I suspect that nearly every farm or ranch has a secret place, where people go from time to time just for a little peace.
In a good secret place, no winds of adversity blow; no telephones ring; no clocks tick; no noise distracts; no people unexpectedly intrude.
It might be a particular spot in a hayloft, or under a bridge, or in a secluded bend of a river, or a small clearing in the trees, or a remote hilltop, but rural people know where they are.
Fishermen often have one secret spot. That is the place they go when fishing is an escape from the civilized world. They usually go alone. They won't tell you where it is.
Hunters have a similar thing. They will tell you stories from places where they sat for hours and watch as nature plays out a variety of dramas for them. It might be the place where the largest deer they have ever seen comes to visit. They just watch. They don't even think of lifting the gun. Sometimes it is not loaded anyway. They often don't admit that.
Their stories will contain a different reason why he "got away." They might tell you about the deer, but they won't tell you where he is, or how to get to that special place.
I know of spots on the creek totally surrounded by hills. The prairie winds never blow there, even when a winter blizzard is raging on the hills above. It is like walking into an invisible room.
It is a natural shelter and better than a barn. It requires no upkeep and no increased property taxes. Cows ready to drop a calf often go there.
It is a place of safety. It gives a feeling like sitting snugly in front of a wood burning stove or fireplace in our homes during a winter storm.
There are other such places for other times of the year. There are places deep in the woods where the heat of summer and the blast of a hot south wind never reach, and the earth feels cool and moist.
What rural folks do in such places is not much different than what some call a "wilderness experience" or "communing with nature."

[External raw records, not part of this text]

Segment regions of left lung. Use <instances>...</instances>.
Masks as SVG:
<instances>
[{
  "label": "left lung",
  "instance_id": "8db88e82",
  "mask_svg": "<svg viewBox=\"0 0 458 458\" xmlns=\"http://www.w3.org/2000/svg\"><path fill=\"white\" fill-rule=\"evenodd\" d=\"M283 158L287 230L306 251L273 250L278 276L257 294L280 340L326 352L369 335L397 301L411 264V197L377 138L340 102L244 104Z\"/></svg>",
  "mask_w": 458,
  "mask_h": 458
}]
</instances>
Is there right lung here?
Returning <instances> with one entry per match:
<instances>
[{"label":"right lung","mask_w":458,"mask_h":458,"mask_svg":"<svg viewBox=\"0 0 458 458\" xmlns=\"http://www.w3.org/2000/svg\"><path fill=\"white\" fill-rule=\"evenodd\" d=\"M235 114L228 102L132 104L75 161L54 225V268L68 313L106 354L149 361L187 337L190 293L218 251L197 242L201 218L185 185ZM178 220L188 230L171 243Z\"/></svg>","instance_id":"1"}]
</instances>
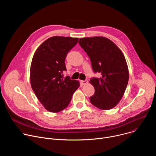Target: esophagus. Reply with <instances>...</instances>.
Here are the masks:
<instances>
[{
    "instance_id": "esophagus-1",
    "label": "esophagus",
    "mask_w": 156,
    "mask_h": 156,
    "mask_svg": "<svg viewBox=\"0 0 156 156\" xmlns=\"http://www.w3.org/2000/svg\"><path fill=\"white\" fill-rule=\"evenodd\" d=\"M80 83H81V84L84 85V84H86L88 83V81L87 80H81Z\"/></svg>"
}]
</instances>
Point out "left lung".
Wrapping results in <instances>:
<instances>
[{
  "mask_svg": "<svg viewBox=\"0 0 156 156\" xmlns=\"http://www.w3.org/2000/svg\"><path fill=\"white\" fill-rule=\"evenodd\" d=\"M81 48L90 57L94 73L101 78L93 77L90 83L95 89L91 103L102 110L116 106L126 88L129 73L124 55L110 39L104 37H83L79 39Z\"/></svg>",
  "mask_w": 156,
  "mask_h": 156,
  "instance_id": "obj_1",
  "label": "left lung"
}]
</instances>
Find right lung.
Segmentation results:
<instances>
[{
  "label": "right lung",
  "mask_w": 156,
  "mask_h": 156,
  "mask_svg": "<svg viewBox=\"0 0 156 156\" xmlns=\"http://www.w3.org/2000/svg\"><path fill=\"white\" fill-rule=\"evenodd\" d=\"M78 38L54 36L42 43L35 52L30 69L33 90L40 102L51 112L67 107L73 93L80 86L78 81L63 77L65 60Z\"/></svg>",
  "instance_id": "1"
}]
</instances>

Some people got the idea from John Muir (possibly America's most famous naturalist) that vast areas of true "wilderness" are needed for such experiences. That's not true.
John himself might have agreed that the primary point is to protect our secret places, not just a vast emptiness around them. Muir found hundreds of secret places and told the whole world about them.
Rural folks value special places just as much as the most ardent member of the Sierra Club. We just don't tell where they are. That's the difference. We can keep a secret.